Type: Arbitrary File Overwrite
Location: Local
Impact: High
Product: Idera Server Backup Manager (R1Soft)
Vulnerable Version: 5.4.1 build 39
Fixed Version: 5.4.2 build 71
R911: 0071
Date: 2013-10-08
By: Rack911

Product Description:

Idera Server Backup Manager is an affordable, high-performance, disk-to-disk backup software for Linux and Windows servers. (This software was previously more commonly known as R1Soft Backup.)

Vulnerability Description:

It is possible for an attacker to overwrite any file on the server regardless of ownership by providing a malicious restore directory via the Send to Agent feature.

Proof of Concept:

Due to the nature of this security flaw, we will not be posting a Proof of Concept until a much later date.

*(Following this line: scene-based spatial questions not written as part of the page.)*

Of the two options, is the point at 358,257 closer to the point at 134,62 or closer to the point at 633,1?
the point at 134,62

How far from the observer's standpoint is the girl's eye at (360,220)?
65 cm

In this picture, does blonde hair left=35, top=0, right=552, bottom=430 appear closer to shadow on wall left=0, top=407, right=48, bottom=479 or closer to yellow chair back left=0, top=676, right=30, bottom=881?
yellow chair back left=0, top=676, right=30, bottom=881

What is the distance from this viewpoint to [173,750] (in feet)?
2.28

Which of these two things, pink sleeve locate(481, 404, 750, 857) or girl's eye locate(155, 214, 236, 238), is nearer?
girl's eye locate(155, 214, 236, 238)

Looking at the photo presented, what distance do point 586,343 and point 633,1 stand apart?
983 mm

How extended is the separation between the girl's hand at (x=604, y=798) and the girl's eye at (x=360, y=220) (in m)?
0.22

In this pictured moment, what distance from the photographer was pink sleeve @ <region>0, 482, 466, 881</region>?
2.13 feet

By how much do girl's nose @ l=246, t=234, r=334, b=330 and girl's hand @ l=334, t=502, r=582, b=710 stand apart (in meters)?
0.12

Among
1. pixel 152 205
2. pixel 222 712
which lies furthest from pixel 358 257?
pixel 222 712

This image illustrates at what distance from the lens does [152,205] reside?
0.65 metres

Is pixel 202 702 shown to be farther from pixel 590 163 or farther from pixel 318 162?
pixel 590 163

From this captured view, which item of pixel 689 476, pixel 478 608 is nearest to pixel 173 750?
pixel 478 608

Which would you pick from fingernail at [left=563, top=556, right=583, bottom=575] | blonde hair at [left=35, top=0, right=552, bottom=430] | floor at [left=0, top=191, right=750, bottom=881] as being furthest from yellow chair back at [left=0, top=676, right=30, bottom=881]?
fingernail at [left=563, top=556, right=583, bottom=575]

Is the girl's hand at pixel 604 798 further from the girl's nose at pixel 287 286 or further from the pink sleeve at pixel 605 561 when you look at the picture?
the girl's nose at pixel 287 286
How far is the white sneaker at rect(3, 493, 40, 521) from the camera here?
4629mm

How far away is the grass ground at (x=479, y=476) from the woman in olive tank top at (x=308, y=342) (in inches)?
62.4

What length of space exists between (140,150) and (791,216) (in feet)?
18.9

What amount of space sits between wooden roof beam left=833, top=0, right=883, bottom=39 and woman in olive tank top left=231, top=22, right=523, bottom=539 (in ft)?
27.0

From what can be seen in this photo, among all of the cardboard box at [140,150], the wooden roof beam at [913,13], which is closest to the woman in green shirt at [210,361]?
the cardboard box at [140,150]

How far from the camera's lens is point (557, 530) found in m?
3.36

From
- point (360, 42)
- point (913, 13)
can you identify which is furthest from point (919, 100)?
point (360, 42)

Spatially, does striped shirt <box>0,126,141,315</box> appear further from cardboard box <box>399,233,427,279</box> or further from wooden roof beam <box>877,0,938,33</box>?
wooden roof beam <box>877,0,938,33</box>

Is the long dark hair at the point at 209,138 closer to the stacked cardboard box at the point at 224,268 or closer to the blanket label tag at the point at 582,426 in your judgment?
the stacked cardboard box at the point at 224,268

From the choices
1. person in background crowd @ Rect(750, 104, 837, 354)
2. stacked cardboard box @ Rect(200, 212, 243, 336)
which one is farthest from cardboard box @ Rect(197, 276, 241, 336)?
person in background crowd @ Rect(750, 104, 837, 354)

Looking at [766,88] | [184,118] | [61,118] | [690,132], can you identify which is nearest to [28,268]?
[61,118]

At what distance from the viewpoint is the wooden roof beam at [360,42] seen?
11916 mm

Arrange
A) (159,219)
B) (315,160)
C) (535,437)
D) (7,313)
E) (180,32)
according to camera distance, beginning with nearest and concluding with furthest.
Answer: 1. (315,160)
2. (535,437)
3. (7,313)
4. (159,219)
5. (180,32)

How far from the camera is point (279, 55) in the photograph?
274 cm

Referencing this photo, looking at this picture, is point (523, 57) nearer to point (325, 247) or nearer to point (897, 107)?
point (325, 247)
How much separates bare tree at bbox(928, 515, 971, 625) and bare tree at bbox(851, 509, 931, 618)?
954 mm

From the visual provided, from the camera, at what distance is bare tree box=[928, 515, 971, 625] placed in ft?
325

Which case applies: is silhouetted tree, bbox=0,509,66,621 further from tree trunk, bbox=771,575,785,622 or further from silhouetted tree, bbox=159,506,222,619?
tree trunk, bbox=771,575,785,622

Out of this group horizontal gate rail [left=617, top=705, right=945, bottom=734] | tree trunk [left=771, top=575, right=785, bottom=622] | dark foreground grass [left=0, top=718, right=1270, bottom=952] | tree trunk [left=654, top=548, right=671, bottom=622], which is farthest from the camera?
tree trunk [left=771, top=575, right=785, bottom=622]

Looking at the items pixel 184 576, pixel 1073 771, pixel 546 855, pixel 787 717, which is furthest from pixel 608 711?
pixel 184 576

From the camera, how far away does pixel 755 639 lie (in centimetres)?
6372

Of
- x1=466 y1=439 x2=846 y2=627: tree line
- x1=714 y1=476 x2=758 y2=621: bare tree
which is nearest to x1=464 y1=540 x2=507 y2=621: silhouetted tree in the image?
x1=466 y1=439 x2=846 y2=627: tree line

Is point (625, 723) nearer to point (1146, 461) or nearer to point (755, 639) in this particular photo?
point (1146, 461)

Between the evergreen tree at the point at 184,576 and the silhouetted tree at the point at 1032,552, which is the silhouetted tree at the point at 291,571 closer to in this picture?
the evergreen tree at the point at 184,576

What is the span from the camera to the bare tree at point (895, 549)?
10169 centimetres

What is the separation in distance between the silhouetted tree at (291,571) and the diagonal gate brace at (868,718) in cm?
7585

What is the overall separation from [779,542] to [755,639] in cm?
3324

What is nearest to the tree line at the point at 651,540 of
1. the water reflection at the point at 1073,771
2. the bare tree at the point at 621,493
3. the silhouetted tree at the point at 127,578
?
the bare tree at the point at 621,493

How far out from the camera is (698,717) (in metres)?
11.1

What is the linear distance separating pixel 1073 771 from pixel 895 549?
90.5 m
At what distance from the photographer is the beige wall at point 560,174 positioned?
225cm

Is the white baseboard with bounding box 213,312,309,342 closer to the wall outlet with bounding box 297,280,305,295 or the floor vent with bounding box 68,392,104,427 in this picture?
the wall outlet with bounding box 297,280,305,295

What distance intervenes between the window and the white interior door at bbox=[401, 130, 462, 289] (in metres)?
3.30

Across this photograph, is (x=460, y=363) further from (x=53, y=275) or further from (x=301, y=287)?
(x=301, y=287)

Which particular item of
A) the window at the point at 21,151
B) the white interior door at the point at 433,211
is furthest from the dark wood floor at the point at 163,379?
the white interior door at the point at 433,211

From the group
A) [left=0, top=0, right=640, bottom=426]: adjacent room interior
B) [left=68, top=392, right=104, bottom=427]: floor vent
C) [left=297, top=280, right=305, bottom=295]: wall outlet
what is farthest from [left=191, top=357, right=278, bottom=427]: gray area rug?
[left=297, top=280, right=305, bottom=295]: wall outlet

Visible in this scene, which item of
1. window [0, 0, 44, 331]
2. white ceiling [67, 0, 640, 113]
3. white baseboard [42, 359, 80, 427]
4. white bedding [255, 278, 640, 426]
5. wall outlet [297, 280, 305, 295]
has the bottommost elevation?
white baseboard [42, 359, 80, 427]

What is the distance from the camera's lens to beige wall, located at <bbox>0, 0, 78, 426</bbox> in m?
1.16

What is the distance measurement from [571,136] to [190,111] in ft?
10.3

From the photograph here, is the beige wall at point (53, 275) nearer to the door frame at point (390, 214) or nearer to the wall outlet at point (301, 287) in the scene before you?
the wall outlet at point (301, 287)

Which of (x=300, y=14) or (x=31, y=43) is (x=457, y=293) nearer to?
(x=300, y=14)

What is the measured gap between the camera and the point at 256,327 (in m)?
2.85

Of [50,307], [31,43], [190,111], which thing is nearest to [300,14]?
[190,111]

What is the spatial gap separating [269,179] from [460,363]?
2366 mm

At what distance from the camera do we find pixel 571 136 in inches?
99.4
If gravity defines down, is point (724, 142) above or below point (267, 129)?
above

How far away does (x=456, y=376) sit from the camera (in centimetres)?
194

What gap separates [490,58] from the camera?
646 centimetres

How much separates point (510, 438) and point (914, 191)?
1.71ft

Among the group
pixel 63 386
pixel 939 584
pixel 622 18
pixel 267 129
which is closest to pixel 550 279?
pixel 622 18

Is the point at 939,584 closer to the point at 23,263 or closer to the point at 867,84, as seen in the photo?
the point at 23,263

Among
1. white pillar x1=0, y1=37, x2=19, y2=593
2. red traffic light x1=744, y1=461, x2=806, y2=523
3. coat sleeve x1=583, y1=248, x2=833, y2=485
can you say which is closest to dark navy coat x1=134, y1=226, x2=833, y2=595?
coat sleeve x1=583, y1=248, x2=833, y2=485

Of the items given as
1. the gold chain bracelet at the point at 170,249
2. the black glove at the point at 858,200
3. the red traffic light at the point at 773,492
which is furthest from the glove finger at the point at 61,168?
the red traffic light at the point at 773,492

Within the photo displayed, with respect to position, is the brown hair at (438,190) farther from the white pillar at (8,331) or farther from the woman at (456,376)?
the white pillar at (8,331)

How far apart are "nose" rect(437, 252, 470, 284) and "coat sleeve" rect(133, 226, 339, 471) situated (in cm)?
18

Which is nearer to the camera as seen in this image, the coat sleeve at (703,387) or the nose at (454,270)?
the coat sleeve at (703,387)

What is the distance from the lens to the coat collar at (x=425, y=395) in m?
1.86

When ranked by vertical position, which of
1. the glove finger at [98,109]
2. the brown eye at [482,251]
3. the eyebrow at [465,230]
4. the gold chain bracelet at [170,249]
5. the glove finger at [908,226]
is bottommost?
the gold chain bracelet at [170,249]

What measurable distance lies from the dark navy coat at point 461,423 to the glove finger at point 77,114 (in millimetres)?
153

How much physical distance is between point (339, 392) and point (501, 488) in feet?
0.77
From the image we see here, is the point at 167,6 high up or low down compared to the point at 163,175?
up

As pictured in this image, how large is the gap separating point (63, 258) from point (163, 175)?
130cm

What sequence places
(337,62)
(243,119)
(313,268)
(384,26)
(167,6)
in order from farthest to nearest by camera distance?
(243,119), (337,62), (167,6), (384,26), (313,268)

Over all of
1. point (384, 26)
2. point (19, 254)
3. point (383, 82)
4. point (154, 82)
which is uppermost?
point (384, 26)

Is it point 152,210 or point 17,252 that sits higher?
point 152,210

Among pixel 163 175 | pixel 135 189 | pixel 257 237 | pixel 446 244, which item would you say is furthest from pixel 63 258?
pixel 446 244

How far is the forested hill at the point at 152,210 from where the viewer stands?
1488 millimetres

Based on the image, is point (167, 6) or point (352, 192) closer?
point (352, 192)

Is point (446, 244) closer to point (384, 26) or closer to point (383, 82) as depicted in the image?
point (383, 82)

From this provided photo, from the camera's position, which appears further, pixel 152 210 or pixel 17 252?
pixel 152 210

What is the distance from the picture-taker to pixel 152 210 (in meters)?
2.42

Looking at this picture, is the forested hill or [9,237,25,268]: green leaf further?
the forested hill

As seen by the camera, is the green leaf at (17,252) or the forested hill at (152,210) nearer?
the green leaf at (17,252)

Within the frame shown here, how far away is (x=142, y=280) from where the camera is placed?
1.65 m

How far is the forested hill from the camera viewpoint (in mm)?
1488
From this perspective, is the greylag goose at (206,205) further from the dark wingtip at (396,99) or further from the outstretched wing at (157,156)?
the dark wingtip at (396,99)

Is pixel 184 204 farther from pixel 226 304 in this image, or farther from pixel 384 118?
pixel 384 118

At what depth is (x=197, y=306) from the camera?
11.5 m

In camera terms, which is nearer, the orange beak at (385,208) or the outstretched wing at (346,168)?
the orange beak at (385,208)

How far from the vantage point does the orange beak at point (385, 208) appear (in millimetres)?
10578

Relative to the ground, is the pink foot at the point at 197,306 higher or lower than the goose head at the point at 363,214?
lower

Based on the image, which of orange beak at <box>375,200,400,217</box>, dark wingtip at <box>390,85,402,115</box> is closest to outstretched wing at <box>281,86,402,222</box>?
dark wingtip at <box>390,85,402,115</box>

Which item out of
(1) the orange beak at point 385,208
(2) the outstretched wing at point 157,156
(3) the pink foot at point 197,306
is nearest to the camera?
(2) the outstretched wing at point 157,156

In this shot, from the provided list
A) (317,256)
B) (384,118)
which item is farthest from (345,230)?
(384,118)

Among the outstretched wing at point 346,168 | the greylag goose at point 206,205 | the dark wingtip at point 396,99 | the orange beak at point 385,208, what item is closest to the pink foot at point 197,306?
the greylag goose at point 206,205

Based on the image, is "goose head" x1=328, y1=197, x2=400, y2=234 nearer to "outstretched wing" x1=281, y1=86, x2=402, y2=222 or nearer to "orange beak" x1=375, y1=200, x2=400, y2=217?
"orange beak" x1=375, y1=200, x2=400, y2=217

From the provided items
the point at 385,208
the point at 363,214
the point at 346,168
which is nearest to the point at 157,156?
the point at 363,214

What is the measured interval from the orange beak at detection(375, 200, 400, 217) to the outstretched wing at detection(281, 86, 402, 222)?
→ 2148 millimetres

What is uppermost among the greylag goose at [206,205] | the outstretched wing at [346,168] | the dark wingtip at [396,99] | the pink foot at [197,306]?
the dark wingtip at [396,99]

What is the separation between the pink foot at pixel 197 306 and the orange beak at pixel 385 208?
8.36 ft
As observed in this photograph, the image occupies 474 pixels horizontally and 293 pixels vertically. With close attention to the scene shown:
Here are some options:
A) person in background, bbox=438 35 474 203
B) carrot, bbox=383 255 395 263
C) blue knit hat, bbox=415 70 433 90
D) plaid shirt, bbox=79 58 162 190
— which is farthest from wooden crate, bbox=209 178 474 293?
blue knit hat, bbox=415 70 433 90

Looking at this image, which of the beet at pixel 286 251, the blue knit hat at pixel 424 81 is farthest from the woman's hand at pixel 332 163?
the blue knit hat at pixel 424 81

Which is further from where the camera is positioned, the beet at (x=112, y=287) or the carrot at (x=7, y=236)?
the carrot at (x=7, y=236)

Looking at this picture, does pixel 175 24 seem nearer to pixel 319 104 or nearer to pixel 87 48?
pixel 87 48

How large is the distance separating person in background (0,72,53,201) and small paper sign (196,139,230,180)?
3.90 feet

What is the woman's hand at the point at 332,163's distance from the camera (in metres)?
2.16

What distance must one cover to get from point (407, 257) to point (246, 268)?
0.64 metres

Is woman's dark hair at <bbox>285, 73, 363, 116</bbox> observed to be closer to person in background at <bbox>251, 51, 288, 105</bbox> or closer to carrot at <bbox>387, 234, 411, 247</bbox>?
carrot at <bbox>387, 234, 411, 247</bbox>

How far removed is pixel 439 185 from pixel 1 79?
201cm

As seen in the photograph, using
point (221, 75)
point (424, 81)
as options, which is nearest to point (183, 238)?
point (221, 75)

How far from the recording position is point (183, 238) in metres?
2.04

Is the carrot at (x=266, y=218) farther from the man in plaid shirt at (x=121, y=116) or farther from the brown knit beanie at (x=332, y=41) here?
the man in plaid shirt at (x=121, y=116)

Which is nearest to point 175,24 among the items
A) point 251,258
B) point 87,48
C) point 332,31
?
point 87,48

We have deemed this vulnerability to be rated as HIGH due to the fact that any file can be overwritten which could ultimately render a server inoperable.

Vulnerable Version:

This vulnerability was tested against Idera Server Backup Manager (R1Soft) v5.4.1 build 39 and is believed to exist in previous versions.

Fixed Version:

This vulnerability was patched in Idera Server Backup Manager (R1Soft) v5.4.2 build 71.

Vendor Contact Timeline:

2013-09-12: Vendor contacted via email.
2013-09-12: Vendor confirms vulnerability.
2013-10-08: Vendor issues update.
2013-10-08: Rack911 issues security advisory.